Reputation: 53
I got on my server nodes after a couple months to work on them again and now the slurmd daemon won't start on any of the nodes. My slurmctld is working fine. I have the cgroup.conf file in the slurm directory. Here is the config file:
#CgroupAutomount=yes
ConstrainCores=no
ConstrainRAMSpace=no
I get the same error regardless of whether its v2 or just automount set to yes and plugin commented out.
Here is the error output:
Couldn't find the specified plugin name for cgroup/v2 looking at all files
slurmd[587248]: slurmd: error: cannot find cgroup plugin for cgroup/v2
slurmd[587248]: slurmd: error: cannot create cgroup context for cgroup/v2
slurmd[587248]: slurmd: error: Unable to initialize cgroup plugin
slurmd[587248]: slurmd: error: slurmd initialization failed
I had previously had the cgroup set to v1, but was getting this error:
slurmd[1535]: slurmd: CPU frequency setting not configured for this node
slurmd[1535]: slurmd: error: unable to open '/sys/fs/cgroup/freezer//tasks' for reading : No such file or directory
slurmd[1535]: slurmd: error: cgroup namespace 'freezer' not mounted. aborting
slurmd[1535]: slurmd: error: unable to create freezer cgroup namespace
slurmd: error: Couldn't load specified plugin name for proctrack/cgroup: Plugin init() callback failed
slurmd[1535]: slurmd: error: cannot create proctrack context for proctrack/cgroup
slurmd[1535]: slurmd: error: slurmd initialization failed
So I switched to v2, hence my current error. Any suggestions or help is appreciated.

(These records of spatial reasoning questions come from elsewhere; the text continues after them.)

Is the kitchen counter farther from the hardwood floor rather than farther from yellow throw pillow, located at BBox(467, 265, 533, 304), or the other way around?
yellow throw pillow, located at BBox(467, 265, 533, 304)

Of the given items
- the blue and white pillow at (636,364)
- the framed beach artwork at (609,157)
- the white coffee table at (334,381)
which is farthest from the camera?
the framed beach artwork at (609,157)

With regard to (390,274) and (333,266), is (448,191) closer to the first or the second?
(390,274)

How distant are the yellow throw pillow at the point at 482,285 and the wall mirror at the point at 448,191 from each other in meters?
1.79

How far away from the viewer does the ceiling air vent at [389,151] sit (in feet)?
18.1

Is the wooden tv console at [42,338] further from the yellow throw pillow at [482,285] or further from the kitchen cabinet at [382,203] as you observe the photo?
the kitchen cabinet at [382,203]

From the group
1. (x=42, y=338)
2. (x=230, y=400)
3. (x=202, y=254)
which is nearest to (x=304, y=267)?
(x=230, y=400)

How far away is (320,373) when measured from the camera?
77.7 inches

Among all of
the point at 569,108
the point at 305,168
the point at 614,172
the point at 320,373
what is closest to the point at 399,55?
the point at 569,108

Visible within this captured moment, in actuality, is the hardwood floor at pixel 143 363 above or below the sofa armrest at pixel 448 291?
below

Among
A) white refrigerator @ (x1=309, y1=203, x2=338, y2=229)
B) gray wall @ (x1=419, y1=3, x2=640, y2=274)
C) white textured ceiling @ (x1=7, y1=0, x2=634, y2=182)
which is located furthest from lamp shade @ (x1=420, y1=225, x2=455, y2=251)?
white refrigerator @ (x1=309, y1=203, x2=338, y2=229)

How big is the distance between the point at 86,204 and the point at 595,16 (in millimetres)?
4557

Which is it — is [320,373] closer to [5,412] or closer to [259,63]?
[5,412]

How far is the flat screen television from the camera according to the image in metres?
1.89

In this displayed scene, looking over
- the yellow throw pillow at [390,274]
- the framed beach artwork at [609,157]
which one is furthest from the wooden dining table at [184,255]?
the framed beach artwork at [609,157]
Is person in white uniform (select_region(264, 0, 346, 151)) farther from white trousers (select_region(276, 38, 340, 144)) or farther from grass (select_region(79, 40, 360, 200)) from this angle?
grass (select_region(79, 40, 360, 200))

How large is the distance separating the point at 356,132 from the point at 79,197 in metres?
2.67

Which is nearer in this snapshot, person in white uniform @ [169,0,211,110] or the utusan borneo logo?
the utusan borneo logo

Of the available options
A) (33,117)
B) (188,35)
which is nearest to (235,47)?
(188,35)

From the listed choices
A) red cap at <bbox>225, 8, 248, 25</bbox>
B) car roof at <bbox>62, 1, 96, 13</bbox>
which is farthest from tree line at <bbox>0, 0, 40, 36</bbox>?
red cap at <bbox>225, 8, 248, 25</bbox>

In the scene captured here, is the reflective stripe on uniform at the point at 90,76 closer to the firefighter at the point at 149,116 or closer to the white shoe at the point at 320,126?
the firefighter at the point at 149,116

Update: I changed the config file to
CgroupPlugin=cgroup/v1
CgroupAutomount=yes
ConstrainCores=no
ConstrainRAMSpace=no
CgroupMountpoint=/sys/fs/cgroup
And now the daemon can run/be active, however, there are still some errors related to freezer.
Upvotes: 2
Views: 1110
Reputation: 370
This is becaucse the cgroups_v2.so plugin is not present. Check in /usr/lib64/slurmd/cgroups*
Upvotes: 0